A segunda questão é, por que um professor, que já foi presidente da APUFSC (2018-2020) e concorre agora a reeleição, atua contra seus pares em tantas ocasiões? Seja atuando contra o ANDES, enfraquecendo a possibilidade de greve contra o Future-se no ano de 2019 e atuando contra seus colegas de Programa nesse episódio. Bebeto demonstra o quanto está disposto a atuar representando interesses próprios de seu projeto nos espaços que ocupar, e não os interesses dos espaços coletivos de deliberação, demonstra o quanto não pretende colocar a APUFSC como um espaço de construção da lutas, como o nome de sua chapa tenta fazer parecer, ou mesmo um instrumento o qual os professores possam contar quando tiverem Câmaras ou Conselhos dispostos a passar por cima de suas decisões. Aqui cabe um parênteses, para evitar falsas polêmicas, tão pouco a outra chapa cumpriria qualquer papel no sentido de fortalecer ou construir a luta docente.

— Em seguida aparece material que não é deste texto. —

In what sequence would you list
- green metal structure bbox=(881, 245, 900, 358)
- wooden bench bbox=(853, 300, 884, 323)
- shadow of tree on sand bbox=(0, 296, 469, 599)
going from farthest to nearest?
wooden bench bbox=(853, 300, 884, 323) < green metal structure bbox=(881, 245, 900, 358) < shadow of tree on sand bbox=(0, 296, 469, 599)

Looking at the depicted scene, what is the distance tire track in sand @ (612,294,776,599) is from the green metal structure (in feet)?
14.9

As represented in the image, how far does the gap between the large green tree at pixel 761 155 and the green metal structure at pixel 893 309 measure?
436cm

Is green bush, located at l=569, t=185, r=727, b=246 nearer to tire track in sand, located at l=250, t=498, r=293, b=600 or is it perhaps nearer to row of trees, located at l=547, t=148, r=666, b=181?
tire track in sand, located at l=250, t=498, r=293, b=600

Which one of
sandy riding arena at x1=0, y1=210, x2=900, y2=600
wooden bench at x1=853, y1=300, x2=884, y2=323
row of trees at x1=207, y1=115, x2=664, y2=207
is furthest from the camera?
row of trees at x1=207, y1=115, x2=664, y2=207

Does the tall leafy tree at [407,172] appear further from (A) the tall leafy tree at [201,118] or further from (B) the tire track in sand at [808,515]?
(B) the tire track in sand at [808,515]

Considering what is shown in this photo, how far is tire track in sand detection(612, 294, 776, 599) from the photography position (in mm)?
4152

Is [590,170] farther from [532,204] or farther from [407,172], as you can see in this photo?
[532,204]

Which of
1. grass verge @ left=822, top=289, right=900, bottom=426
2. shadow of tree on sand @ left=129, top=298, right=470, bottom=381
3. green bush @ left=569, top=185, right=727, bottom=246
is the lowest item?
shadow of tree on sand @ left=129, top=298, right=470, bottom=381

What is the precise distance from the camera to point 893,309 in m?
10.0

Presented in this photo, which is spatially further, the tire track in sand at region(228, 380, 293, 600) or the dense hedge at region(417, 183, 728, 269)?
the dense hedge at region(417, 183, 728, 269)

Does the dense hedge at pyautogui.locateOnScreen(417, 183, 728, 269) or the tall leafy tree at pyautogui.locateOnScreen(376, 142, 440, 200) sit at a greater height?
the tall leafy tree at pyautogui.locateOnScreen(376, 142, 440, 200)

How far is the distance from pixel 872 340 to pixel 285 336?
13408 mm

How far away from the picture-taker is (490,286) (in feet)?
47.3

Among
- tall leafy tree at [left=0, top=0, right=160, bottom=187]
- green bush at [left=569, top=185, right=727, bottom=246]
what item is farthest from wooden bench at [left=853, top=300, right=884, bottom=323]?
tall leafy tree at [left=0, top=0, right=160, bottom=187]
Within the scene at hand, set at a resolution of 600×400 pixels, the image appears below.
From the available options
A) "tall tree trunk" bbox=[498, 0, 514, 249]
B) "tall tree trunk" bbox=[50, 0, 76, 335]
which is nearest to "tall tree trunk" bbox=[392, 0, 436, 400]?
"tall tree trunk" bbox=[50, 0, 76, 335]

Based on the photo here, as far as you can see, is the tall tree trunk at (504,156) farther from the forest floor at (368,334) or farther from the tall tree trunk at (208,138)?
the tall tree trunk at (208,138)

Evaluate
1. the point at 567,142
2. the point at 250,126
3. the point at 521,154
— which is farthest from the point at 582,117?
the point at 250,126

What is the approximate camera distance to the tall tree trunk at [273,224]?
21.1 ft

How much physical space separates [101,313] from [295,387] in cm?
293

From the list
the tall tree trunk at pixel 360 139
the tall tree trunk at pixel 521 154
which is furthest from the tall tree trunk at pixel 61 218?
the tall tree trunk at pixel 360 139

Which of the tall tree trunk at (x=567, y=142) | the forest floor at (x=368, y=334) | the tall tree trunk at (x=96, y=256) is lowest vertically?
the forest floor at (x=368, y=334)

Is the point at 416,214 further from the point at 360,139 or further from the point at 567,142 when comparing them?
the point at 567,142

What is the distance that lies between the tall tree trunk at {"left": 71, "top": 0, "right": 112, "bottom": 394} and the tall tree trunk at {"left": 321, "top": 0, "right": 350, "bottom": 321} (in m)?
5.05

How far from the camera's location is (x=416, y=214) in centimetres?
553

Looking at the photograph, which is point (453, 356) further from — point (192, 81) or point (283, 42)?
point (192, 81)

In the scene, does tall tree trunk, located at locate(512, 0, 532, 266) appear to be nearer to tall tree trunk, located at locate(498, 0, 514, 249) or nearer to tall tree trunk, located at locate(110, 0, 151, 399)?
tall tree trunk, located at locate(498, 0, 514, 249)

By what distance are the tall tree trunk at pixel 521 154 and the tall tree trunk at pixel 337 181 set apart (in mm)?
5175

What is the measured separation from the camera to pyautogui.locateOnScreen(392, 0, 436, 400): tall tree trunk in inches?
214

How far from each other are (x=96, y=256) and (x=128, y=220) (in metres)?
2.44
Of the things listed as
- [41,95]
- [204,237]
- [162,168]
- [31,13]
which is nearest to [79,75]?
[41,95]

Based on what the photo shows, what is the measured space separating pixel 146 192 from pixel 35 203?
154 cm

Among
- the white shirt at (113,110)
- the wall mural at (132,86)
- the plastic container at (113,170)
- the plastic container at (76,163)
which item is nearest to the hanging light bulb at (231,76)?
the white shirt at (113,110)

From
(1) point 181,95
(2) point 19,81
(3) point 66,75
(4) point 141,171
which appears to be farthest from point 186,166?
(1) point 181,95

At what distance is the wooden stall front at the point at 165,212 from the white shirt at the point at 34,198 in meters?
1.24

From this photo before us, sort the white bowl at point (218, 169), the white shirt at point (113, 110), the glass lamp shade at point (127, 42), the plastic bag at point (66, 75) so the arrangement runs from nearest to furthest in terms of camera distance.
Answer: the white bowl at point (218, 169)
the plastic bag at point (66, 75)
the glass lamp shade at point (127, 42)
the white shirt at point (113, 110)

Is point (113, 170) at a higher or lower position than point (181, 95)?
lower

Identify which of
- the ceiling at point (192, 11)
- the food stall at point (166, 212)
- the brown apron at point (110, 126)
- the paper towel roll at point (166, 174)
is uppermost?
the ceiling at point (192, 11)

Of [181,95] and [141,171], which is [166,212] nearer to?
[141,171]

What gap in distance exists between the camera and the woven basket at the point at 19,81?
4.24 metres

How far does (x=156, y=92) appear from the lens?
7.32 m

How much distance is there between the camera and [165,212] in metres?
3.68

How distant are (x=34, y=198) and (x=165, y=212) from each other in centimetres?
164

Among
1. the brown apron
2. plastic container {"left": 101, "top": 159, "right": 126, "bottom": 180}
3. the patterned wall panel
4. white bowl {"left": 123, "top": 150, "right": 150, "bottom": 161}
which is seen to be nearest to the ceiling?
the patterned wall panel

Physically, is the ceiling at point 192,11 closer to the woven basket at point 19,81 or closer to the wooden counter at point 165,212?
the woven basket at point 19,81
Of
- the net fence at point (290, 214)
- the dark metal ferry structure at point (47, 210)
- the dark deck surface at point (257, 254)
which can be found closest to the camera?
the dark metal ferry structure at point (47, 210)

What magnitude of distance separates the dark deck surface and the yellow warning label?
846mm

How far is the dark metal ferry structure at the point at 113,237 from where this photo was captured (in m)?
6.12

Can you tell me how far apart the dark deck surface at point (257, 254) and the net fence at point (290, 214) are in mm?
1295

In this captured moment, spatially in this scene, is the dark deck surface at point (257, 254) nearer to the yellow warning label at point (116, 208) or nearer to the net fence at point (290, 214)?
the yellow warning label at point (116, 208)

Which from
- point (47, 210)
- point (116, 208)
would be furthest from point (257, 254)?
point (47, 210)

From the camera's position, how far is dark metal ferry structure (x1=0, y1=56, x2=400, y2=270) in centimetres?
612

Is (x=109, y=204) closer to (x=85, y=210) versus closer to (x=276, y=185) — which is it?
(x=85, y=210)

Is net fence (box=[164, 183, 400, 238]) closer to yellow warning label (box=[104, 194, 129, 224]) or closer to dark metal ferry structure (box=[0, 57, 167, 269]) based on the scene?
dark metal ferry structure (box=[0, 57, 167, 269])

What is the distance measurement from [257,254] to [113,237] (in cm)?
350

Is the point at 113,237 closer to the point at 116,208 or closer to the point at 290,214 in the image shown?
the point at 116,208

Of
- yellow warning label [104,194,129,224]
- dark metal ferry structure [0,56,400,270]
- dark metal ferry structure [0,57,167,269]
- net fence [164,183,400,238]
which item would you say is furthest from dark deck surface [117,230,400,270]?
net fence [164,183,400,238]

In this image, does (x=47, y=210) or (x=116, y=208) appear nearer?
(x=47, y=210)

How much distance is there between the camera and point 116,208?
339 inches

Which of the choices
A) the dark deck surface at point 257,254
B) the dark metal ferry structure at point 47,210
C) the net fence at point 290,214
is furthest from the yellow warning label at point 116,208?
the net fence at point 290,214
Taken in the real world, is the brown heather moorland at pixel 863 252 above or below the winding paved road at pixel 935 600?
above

Porém, para além das questões legais, regimentais, ou da figura própria do professor Carlos Albero, a questão maior seria sobre o significado, o desdobramento, que fatos como esse podem significar para o cotidiano universitário. Espaços coletivos de decisão devem ser respeitados, bem como a autonomia dos colegiados sobre os desdobramentos pedagógicos, sobretudo em momentos de crise como o que vivemos atualmente, onde nos é imposto uma rápida adaptação a uma saída que não foi formulado por nós mesmos. Não se pode afirmar que o ensino remoto foi uma construção desta universidade ou de outra qualquer, mas algo que, por mais desorganizado e estranho às nossas formulações, vem organizando nossa vida acadêmica e universitária, rebaixando nossos processos educacionais e apequenando o sentido da Universidade naquilo que a constitui, aquilo que ela tem de melhor.
Nesse caso, na figura de Bebeto o ensino remoto foi didático na voracidade e violência que pode se impor para acatá-lo.
*Os textos de opinião são de responsabilidade dos autores e não representam, necessariamente, as posições do Jornal.